Jonathan Barnett is a Professor of Law at USC Gould School of Law. This post is based on his recent paper forthcoming in the University of Chicago Business Law Review. Related research from the Program on Corporate Governance includes Are M&A Contract Clauses Value Relevant to Target and Bidder Shareholders? (discussed on the Forum here) by John C. Coates, Darius Palia, and Ge Wu; The New Look of Deal Protection (discussed on the Forum here) by Fernan Restrepo and Guhan Subramanian; and Why Firms Adopt Antitakeover Arrangements by Lucian Bebchuk.
Antitrust and competition regulators in the United States, the European Union, the United Kingdom, and other prominent jurisdictions have recently emphasized the risk posed to competitive markets by so-called “killer acquisitions.” According to this assertion, which has been adopted by much of the policy and scholarly literature, leading technology platforms—commonly known as “Big Tech”—regularly engage in serial acquisitions of startups to suppress competitive threats posed by small innovators.
These claims have already had palpable effects on the merger review process.

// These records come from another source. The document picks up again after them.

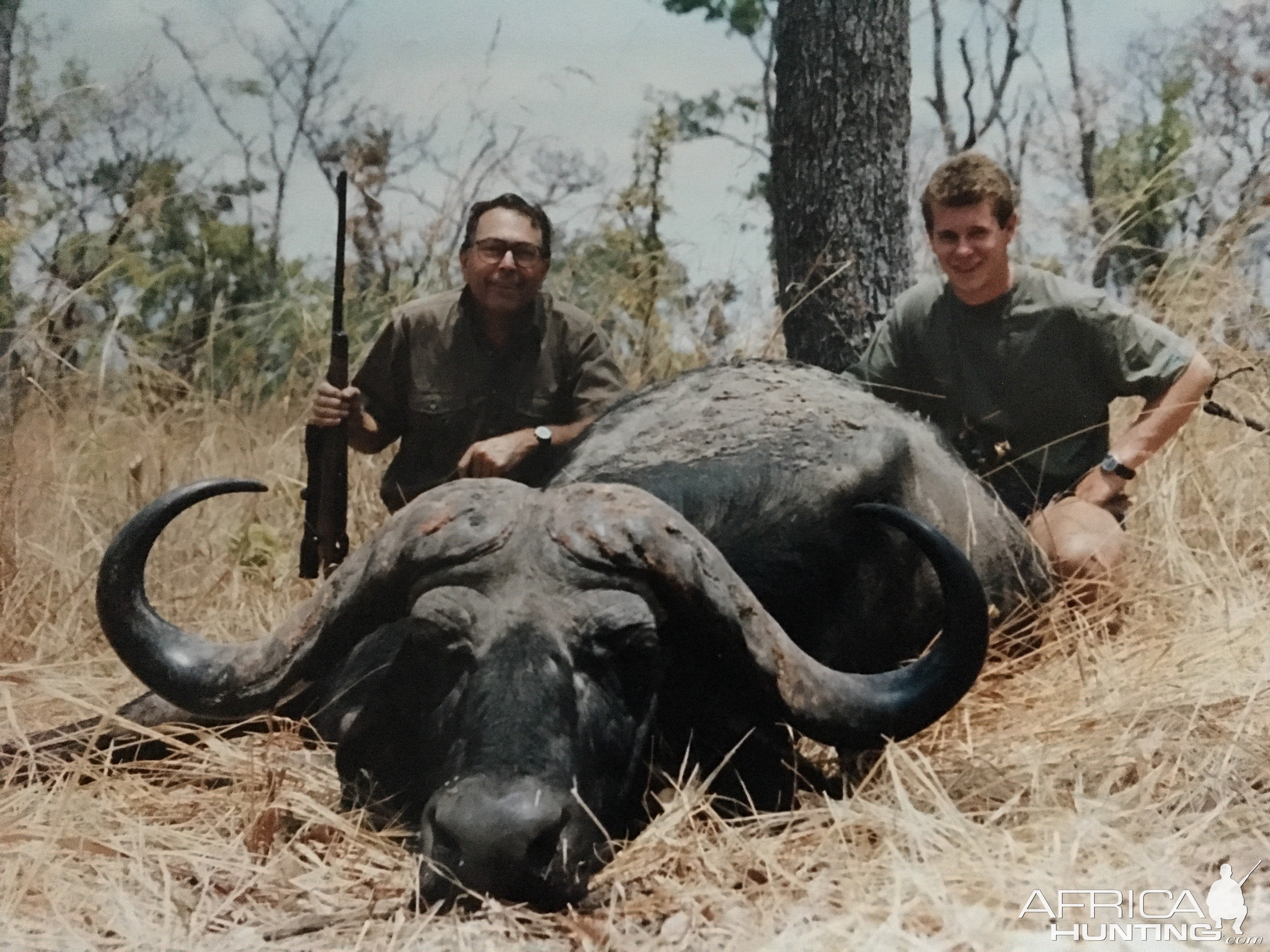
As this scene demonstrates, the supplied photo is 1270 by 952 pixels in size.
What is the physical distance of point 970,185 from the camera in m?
3.92

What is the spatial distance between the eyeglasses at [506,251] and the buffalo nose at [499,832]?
2.57 meters

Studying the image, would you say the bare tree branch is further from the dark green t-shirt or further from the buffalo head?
the buffalo head

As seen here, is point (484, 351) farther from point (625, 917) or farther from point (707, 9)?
point (625, 917)

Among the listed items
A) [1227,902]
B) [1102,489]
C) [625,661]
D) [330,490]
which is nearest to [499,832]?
[625,661]

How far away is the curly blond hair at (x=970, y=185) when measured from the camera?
392 centimetres

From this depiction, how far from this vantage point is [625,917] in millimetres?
2146

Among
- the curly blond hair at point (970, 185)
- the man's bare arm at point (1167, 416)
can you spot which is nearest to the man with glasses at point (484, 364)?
the curly blond hair at point (970, 185)

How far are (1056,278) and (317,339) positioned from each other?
258 centimetres

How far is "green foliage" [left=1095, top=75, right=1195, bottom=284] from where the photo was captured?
438 centimetres

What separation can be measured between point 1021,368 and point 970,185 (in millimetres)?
629

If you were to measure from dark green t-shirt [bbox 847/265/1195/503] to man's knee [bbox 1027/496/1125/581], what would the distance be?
21 cm

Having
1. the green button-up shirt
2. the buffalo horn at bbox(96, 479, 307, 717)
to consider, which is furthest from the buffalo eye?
the green button-up shirt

Policymakers in the US and the EU have advocated lowering or shifting the burden of proof in merger review, or lowering or eliminating the reporting threshold, to challenge more easily acquisitions of startups by large technology platforms. In May 2023, the European Union’s Digital Markets Act went into force, which requires the largest technology platforms to report all acquisitions of firms in digital markets. In June 2023, the FTC (with the “concurrence” of the Department of Justice) released proposed revised pre-merger notification requirements, which require notifying firms to disclose all acquisitions during the preceding 10 years in markets where the merging parties had “horizontal overlaps” (regardless of firm size). In August 2023, the FTC and the DOJ released proposed revised merger guidelines, which raise concerns about the competitive risks posed by incumbent acquisitions of “nascent” competitors.